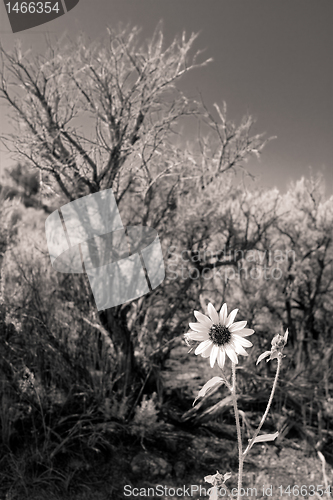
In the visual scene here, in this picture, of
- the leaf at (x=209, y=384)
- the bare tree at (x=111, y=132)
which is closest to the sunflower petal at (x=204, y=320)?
the leaf at (x=209, y=384)

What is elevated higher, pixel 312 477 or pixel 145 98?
pixel 145 98

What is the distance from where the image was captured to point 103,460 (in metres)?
3.27

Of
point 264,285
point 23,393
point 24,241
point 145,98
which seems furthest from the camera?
point 264,285

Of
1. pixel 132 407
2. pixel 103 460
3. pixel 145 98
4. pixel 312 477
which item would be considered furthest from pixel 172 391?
pixel 145 98

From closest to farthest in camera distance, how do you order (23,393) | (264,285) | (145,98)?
(23,393), (145,98), (264,285)

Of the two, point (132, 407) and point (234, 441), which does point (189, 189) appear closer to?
point (132, 407)

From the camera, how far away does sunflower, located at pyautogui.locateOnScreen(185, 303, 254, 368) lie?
2.76 feet

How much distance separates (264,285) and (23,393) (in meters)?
2.86

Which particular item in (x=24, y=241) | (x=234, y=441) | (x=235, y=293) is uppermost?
(x=24, y=241)

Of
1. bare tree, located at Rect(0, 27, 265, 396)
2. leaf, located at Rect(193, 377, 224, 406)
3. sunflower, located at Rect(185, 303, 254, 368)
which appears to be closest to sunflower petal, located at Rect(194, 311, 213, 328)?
sunflower, located at Rect(185, 303, 254, 368)
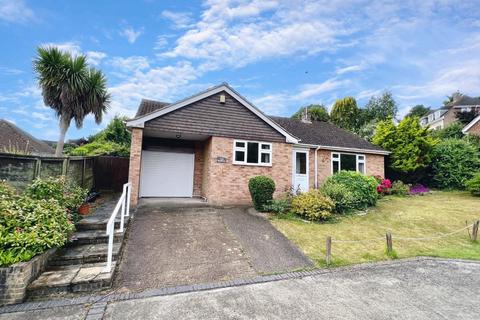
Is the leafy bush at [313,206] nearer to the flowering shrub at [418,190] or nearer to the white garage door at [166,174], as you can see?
the white garage door at [166,174]

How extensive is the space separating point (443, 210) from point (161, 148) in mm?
14245

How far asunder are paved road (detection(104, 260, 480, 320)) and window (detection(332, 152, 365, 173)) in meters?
9.79

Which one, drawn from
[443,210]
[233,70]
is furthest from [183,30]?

What to work on> Transcribe every line in the entries above, taking out only the images.

Written solution>
In the visual scene here, in this picture, of
- the leaf at (x=209, y=384)
- the bare tree at (x=111, y=132)
which is closest to the sunflower petal at (x=204, y=320)?
the leaf at (x=209, y=384)

What is elevated higher, pixel 312 477 or pixel 145 98?
pixel 145 98

What is the distance from where the image was captured to point 103,460 (in metres)?
3.27

Of
point 264,285
point 23,393
point 24,241
point 145,98
which seems furthest from the camera?
point 264,285

Of
1. pixel 132 407
2. pixel 103 460
3. pixel 145 98
4. pixel 312 477
which item would be considered furthest from pixel 172 391?
pixel 145 98

From closest to farthest in camera distance, how do you order (23,393) | (264,285) | (145,98)?
(23,393), (145,98), (264,285)

Of the two, point (132, 407) and point (234, 441), which does point (189, 189) appear closer to?
point (132, 407)

From the camera, how far away does sunflower, located at pyautogui.locateOnScreen(185, 303, 254, 368) lie?
2.76 feet

How much distance separates (264,285) and (23,393) (in meters)?
2.86

Which particular item in (x=24, y=241) | (x=234, y=441) | (x=235, y=293) is uppermost?
(x=24, y=241)

Of
1. bare tree, located at Rect(0, 27, 265, 396)
2. leaf, located at Rect(193, 377, 224, 406)
3. sunflower, located at Rect(185, 303, 254, 368)
which appears to be closest to sunflower petal, located at Rect(194, 311, 213, 328)?
sunflower, located at Rect(185, 303, 254, 368)
Is the leafy bush at [313,206] nearer to the flowering shrub at [418,190] or nearer to the white garage door at [166,174], as you can see?
the white garage door at [166,174]

How extensive is the space separating point (443, 210) from point (161, 148) in mm?
14245

How far asunder are paved road (detection(104, 260, 480, 320)) and window (detection(332, 152, 365, 173)) in meters?
9.79

Which one, drawn from
[443,210]
[233,70]
is furthest from [183,30]?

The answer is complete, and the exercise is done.